К сожалению, отец Цое категорически возражал против разводов по какой бы то ни было причине. Он настаивал, что со всем можно разобраться, если проконсультироваться с психологом, и даже предполагал, что Цое следовало бы приложить больше усилий для сохранения интереса Криса. И семья бывшего мужа тоже винила Цое, утверждая, что Крис вовсе не был геем, пока не женился.
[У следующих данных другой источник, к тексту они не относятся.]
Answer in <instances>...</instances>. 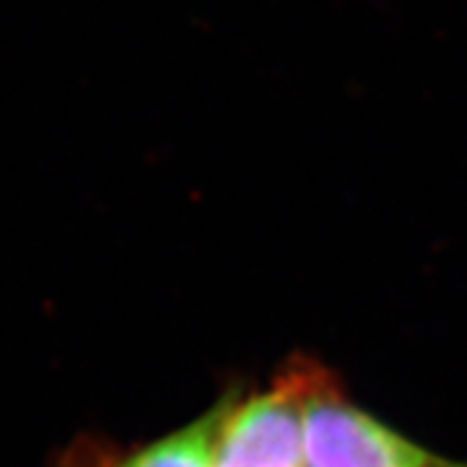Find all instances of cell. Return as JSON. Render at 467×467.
I'll use <instances>...</instances> for the list:
<instances>
[{
	"label": "cell",
	"instance_id": "obj_1",
	"mask_svg": "<svg viewBox=\"0 0 467 467\" xmlns=\"http://www.w3.org/2000/svg\"><path fill=\"white\" fill-rule=\"evenodd\" d=\"M325 368L294 364L242 402H221L213 467H306V405Z\"/></svg>",
	"mask_w": 467,
	"mask_h": 467
},
{
	"label": "cell",
	"instance_id": "obj_2",
	"mask_svg": "<svg viewBox=\"0 0 467 467\" xmlns=\"http://www.w3.org/2000/svg\"><path fill=\"white\" fill-rule=\"evenodd\" d=\"M306 467H467L418 447L319 379L306 405Z\"/></svg>",
	"mask_w": 467,
	"mask_h": 467
},
{
	"label": "cell",
	"instance_id": "obj_3",
	"mask_svg": "<svg viewBox=\"0 0 467 467\" xmlns=\"http://www.w3.org/2000/svg\"><path fill=\"white\" fill-rule=\"evenodd\" d=\"M221 405L198 420L135 450L78 447L67 457V467H213Z\"/></svg>",
	"mask_w": 467,
	"mask_h": 467
}]
</instances>
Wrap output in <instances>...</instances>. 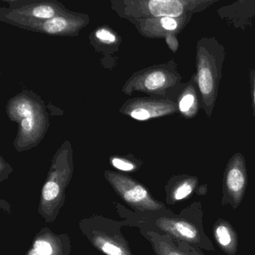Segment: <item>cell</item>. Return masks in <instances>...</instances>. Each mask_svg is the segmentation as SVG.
<instances>
[{"mask_svg":"<svg viewBox=\"0 0 255 255\" xmlns=\"http://www.w3.org/2000/svg\"><path fill=\"white\" fill-rule=\"evenodd\" d=\"M249 84H250L251 98H252V107L255 116V69L249 70Z\"/></svg>","mask_w":255,"mask_h":255,"instance_id":"obj_14","label":"cell"},{"mask_svg":"<svg viewBox=\"0 0 255 255\" xmlns=\"http://www.w3.org/2000/svg\"><path fill=\"white\" fill-rule=\"evenodd\" d=\"M198 87L192 75L187 83H184L181 92L179 94L175 104L179 113L183 119L190 120L196 117L201 108V100Z\"/></svg>","mask_w":255,"mask_h":255,"instance_id":"obj_3","label":"cell"},{"mask_svg":"<svg viewBox=\"0 0 255 255\" xmlns=\"http://www.w3.org/2000/svg\"><path fill=\"white\" fill-rule=\"evenodd\" d=\"M34 125H35V118H34V116L26 118V119L22 120V129L26 133L30 132L32 131V128H33Z\"/></svg>","mask_w":255,"mask_h":255,"instance_id":"obj_18","label":"cell"},{"mask_svg":"<svg viewBox=\"0 0 255 255\" xmlns=\"http://www.w3.org/2000/svg\"><path fill=\"white\" fill-rule=\"evenodd\" d=\"M59 185L53 181L46 183L43 189V198L45 201H52L55 199L59 194Z\"/></svg>","mask_w":255,"mask_h":255,"instance_id":"obj_9","label":"cell"},{"mask_svg":"<svg viewBox=\"0 0 255 255\" xmlns=\"http://www.w3.org/2000/svg\"><path fill=\"white\" fill-rule=\"evenodd\" d=\"M95 35L100 41H104V43H113L116 41V36L107 29H99L97 31Z\"/></svg>","mask_w":255,"mask_h":255,"instance_id":"obj_13","label":"cell"},{"mask_svg":"<svg viewBox=\"0 0 255 255\" xmlns=\"http://www.w3.org/2000/svg\"><path fill=\"white\" fill-rule=\"evenodd\" d=\"M162 249V255H205L198 247L178 239L170 244L165 243Z\"/></svg>","mask_w":255,"mask_h":255,"instance_id":"obj_6","label":"cell"},{"mask_svg":"<svg viewBox=\"0 0 255 255\" xmlns=\"http://www.w3.org/2000/svg\"><path fill=\"white\" fill-rule=\"evenodd\" d=\"M198 184V179L195 176H180L177 186L173 191V199L179 201L188 198L195 192Z\"/></svg>","mask_w":255,"mask_h":255,"instance_id":"obj_5","label":"cell"},{"mask_svg":"<svg viewBox=\"0 0 255 255\" xmlns=\"http://www.w3.org/2000/svg\"><path fill=\"white\" fill-rule=\"evenodd\" d=\"M68 25V21L63 17H54L44 23V29L48 33L56 34L65 30Z\"/></svg>","mask_w":255,"mask_h":255,"instance_id":"obj_7","label":"cell"},{"mask_svg":"<svg viewBox=\"0 0 255 255\" xmlns=\"http://www.w3.org/2000/svg\"><path fill=\"white\" fill-rule=\"evenodd\" d=\"M215 238L219 247L228 255H235L238 246V237L232 225L227 221L219 219L213 229Z\"/></svg>","mask_w":255,"mask_h":255,"instance_id":"obj_4","label":"cell"},{"mask_svg":"<svg viewBox=\"0 0 255 255\" xmlns=\"http://www.w3.org/2000/svg\"><path fill=\"white\" fill-rule=\"evenodd\" d=\"M34 249L39 254L44 255H51L53 253V249L50 243L43 240H38L34 245Z\"/></svg>","mask_w":255,"mask_h":255,"instance_id":"obj_12","label":"cell"},{"mask_svg":"<svg viewBox=\"0 0 255 255\" xmlns=\"http://www.w3.org/2000/svg\"><path fill=\"white\" fill-rule=\"evenodd\" d=\"M247 184L246 159L241 153H235L228 161L224 173L222 205L230 204L237 209L244 198Z\"/></svg>","mask_w":255,"mask_h":255,"instance_id":"obj_2","label":"cell"},{"mask_svg":"<svg viewBox=\"0 0 255 255\" xmlns=\"http://www.w3.org/2000/svg\"><path fill=\"white\" fill-rule=\"evenodd\" d=\"M55 10L50 5H39L35 7L32 11V14L35 17L41 19H52L54 17Z\"/></svg>","mask_w":255,"mask_h":255,"instance_id":"obj_10","label":"cell"},{"mask_svg":"<svg viewBox=\"0 0 255 255\" xmlns=\"http://www.w3.org/2000/svg\"><path fill=\"white\" fill-rule=\"evenodd\" d=\"M147 195V191L142 186H135L125 192V198L129 202L137 203L145 199Z\"/></svg>","mask_w":255,"mask_h":255,"instance_id":"obj_8","label":"cell"},{"mask_svg":"<svg viewBox=\"0 0 255 255\" xmlns=\"http://www.w3.org/2000/svg\"><path fill=\"white\" fill-rule=\"evenodd\" d=\"M113 165H114L118 169L122 170V171H129L133 169L134 166L132 164L129 163V162H125L122 159L115 158L113 159Z\"/></svg>","mask_w":255,"mask_h":255,"instance_id":"obj_17","label":"cell"},{"mask_svg":"<svg viewBox=\"0 0 255 255\" xmlns=\"http://www.w3.org/2000/svg\"><path fill=\"white\" fill-rule=\"evenodd\" d=\"M16 113L20 117L23 118V119L34 116V111L32 106L29 103L26 102V101L20 103L17 106Z\"/></svg>","mask_w":255,"mask_h":255,"instance_id":"obj_11","label":"cell"},{"mask_svg":"<svg viewBox=\"0 0 255 255\" xmlns=\"http://www.w3.org/2000/svg\"><path fill=\"white\" fill-rule=\"evenodd\" d=\"M29 255H41V254L38 253V252H37L36 250H35V249H32V251H31L30 252H29Z\"/></svg>","mask_w":255,"mask_h":255,"instance_id":"obj_19","label":"cell"},{"mask_svg":"<svg viewBox=\"0 0 255 255\" xmlns=\"http://www.w3.org/2000/svg\"><path fill=\"white\" fill-rule=\"evenodd\" d=\"M226 49L214 37L198 40L195 53L196 72L193 74L201 100V108L211 118L219 95Z\"/></svg>","mask_w":255,"mask_h":255,"instance_id":"obj_1","label":"cell"},{"mask_svg":"<svg viewBox=\"0 0 255 255\" xmlns=\"http://www.w3.org/2000/svg\"><path fill=\"white\" fill-rule=\"evenodd\" d=\"M102 250L107 255H123L120 248L110 243H104L102 246Z\"/></svg>","mask_w":255,"mask_h":255,"instance_id":"obj_15","label":"cell"},{"mask_svg":"<svg viewBox=\"0 0 255 255\" xmlns=\"http://www.w3.org/2000/svg\"><path fill=\"white\" fill-rule=\"evenodd\" d=\"M165 41L168 47L173 53H176L178 50L179 41L176 34H169L165 37Z\"/></svg>","mask_w":255,"mask_h":255,"instance_id":"obj_16","label":"cell"}]
</instances>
Со своей стороны Цое, не осуждая Криса за нетрадиционную ориентацию, обижалась на него из-за того, что он сделал её ничего не подозревающей жертвой своих сексуальных предпочтений.
– Это так унизительно, – как-то разоткровенничалась с Люси Цое, – когда муж бросает тебя ради другого мужчины. Чувствуешь себя так, будто подвела весь женский род. Как будто именно я была той, кто в конечном счёте послал его в другую команду.
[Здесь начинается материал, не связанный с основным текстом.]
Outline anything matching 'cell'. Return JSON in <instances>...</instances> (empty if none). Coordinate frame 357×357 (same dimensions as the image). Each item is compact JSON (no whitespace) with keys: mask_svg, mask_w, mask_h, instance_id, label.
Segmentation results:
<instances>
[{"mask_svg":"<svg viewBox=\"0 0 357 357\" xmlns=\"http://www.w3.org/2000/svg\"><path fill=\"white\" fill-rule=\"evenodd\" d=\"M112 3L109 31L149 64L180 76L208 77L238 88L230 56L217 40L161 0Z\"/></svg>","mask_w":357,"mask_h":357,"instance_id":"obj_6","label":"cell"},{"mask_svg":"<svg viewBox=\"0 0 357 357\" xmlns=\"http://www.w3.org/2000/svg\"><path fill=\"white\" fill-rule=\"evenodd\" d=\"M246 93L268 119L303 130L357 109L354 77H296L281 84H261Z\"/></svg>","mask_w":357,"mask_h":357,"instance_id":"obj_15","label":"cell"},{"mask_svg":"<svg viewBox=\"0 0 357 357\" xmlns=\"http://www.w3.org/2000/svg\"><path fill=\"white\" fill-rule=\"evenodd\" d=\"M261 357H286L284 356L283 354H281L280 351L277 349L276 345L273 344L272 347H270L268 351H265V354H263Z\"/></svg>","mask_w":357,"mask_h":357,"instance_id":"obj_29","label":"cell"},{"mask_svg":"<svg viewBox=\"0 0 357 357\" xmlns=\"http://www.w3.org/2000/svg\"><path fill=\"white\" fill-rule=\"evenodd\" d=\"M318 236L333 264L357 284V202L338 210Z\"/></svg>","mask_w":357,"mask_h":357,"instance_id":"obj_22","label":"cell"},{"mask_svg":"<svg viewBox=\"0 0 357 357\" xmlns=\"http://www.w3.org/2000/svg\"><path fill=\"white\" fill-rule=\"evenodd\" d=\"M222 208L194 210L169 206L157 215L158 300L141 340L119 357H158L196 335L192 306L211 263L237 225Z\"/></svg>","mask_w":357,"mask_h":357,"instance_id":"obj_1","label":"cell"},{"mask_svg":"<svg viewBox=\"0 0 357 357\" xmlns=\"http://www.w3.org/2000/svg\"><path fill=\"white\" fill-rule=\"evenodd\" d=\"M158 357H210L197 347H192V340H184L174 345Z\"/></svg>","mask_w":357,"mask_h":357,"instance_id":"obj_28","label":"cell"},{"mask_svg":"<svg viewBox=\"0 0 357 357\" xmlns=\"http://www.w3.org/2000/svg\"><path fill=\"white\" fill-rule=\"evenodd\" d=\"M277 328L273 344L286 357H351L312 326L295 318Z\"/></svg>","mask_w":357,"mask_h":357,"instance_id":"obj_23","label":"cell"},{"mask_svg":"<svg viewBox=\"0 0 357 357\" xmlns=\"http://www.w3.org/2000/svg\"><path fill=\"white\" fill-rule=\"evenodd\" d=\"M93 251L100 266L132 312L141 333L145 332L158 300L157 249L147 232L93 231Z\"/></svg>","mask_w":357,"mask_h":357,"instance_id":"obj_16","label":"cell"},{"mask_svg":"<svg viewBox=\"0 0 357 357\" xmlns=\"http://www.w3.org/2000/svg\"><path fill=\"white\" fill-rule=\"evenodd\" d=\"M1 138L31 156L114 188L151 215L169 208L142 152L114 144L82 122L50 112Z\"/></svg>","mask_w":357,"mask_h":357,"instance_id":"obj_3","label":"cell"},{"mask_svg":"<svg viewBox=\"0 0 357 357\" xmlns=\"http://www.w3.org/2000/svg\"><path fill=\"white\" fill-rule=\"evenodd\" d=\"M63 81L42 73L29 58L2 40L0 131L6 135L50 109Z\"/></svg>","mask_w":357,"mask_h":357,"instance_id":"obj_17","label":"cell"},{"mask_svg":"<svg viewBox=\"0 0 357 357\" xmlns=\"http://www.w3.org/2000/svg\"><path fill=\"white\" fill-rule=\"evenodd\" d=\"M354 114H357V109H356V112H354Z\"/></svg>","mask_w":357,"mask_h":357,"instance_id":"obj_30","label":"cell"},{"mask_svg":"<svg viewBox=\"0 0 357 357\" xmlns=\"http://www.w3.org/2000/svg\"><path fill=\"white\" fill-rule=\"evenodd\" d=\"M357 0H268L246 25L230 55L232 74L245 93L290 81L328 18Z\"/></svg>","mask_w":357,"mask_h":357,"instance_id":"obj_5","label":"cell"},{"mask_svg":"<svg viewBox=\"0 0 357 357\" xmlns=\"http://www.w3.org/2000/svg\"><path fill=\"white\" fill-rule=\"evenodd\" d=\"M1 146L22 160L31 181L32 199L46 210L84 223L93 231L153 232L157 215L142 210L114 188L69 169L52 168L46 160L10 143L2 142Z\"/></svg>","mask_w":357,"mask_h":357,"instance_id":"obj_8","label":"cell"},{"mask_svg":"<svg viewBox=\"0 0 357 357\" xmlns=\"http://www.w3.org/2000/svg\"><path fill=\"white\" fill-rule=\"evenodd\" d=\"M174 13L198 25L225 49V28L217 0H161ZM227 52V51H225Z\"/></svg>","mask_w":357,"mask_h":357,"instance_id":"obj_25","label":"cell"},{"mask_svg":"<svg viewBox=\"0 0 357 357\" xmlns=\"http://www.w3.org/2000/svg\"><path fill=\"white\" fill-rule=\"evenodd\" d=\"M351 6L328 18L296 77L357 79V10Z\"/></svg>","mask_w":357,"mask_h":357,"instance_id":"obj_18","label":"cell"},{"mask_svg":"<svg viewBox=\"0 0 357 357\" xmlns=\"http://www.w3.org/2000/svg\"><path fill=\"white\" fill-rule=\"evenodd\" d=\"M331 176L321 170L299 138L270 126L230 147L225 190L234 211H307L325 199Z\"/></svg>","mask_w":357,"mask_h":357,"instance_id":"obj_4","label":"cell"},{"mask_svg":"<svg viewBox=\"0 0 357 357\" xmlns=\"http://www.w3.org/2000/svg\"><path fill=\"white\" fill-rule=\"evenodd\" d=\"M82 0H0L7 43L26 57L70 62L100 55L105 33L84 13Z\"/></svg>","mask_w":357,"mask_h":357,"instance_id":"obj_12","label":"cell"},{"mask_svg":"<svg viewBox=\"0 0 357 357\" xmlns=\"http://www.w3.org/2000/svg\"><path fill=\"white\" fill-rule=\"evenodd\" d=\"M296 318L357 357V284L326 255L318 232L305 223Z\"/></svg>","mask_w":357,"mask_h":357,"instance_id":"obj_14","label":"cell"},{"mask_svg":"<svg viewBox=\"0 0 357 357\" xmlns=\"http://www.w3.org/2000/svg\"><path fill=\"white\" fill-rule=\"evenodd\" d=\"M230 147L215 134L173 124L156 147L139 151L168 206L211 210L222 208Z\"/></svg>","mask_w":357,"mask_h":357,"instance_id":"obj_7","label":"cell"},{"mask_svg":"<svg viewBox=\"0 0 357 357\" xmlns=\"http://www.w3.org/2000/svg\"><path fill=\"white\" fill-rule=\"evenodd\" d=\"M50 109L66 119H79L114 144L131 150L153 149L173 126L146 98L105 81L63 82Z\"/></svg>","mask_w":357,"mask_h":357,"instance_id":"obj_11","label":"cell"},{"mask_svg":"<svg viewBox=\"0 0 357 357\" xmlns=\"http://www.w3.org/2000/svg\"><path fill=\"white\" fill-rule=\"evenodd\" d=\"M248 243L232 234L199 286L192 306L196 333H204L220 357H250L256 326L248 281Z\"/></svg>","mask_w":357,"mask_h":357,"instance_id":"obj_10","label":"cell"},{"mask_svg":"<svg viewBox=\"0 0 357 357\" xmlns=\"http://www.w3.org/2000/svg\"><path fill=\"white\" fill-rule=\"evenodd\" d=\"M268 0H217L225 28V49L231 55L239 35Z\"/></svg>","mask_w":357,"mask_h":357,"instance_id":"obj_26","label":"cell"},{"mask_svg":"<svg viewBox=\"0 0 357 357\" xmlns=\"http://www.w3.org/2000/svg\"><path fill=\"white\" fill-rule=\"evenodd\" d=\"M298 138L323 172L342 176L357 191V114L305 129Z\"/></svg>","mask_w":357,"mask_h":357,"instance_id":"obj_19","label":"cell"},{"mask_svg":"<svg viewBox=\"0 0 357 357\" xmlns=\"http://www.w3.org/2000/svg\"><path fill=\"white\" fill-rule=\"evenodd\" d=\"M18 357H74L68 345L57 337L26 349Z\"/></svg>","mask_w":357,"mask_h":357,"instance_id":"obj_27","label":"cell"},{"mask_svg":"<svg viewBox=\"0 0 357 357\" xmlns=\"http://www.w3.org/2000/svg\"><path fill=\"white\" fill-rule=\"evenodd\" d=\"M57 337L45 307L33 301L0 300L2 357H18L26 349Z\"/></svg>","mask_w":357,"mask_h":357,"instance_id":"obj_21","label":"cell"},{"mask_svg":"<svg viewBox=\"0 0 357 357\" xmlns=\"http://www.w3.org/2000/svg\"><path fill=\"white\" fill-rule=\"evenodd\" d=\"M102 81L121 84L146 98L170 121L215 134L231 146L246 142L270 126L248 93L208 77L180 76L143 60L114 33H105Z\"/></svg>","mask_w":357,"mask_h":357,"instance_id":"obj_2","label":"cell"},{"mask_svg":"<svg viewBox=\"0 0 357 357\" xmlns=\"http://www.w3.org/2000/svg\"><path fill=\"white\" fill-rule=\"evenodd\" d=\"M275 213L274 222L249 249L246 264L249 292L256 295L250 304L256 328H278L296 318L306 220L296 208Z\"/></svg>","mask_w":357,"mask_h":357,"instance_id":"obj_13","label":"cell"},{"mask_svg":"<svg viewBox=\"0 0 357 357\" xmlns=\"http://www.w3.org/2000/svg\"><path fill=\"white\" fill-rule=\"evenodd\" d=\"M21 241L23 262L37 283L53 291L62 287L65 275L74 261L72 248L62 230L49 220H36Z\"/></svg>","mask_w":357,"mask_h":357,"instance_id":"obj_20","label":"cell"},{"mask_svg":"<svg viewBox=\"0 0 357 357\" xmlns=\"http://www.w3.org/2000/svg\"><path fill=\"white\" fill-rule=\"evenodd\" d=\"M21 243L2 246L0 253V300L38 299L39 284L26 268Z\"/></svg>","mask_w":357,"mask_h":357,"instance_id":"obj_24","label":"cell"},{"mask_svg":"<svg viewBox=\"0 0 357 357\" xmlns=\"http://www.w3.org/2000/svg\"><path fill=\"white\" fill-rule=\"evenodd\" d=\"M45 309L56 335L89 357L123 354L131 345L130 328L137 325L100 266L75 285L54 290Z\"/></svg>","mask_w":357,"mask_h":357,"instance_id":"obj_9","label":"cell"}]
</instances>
Люси тогда ответила, что у обманутого часто возникает чувство стыда из-за того, что его обманули. Хотя это несправедливо, но ты почему-то не можешь не воспринимать это как результат какого-то своего собственного упущения.
– Что случилось? – нахмурившись, спросила Джастина, открывая заднюю дверь, чтобы впустить Люси. Как обычно, Джастина была одета в джинсы и футболку, её волосы были собраны в покачивающийся конский хвост. – Ты выглядишь ужасно. Давай, проходи в кухню.
– Я вся мокрая, – ответила Люси. – Полы испачкаю.
– Снимай туфли и проходи.
– Прости. Мне следовало сначала позвонить, – Люси выскользнула из своих заляпанных грязью кроссовок.
– Без проблем, мы не заняты.
Люси последовала за Джастиной в просторную тёплую кухню. Здесь стены были оклеены обоями с узором из ярких гроздей вишен, а воздух наполняли приятные ароматы выпечки, горячего масла, растопленного шоколада. Цое, скрутив свои золотистые кудри в узел на макушке, вынимала из духовки противень с маффинами. Она, с её соблазнительной фигурой с тонкой талией, раскрасневшимися от жара печи щеками, выглядела, как девушка с ретро-обложки.
Цое улыбнулась:
– Люси. Хочешь быть дегустатором? Я как раз пробую новый рецепт шоколадных булочек с сыром рикотта.
Люси молча покачала головой. Каким-то образом уютное тепло кухни заставило её почувствовать себя даже хуже. Горло сдавил спазм от надрывной тоски, и Люси поднесла руку к горлу, пытаясь унять мучительную боль.
Джастина обеспокоенно уставилась на неё.
– Что случилось, Люси?
– Кое-что по-настоящему плохое, – с усилием выговорила Люси. – Кое-что ужасное.
– Вы с Кевином поссорились?
– Нет, – судорожно вырвалось у Люси. – Он бросил меня.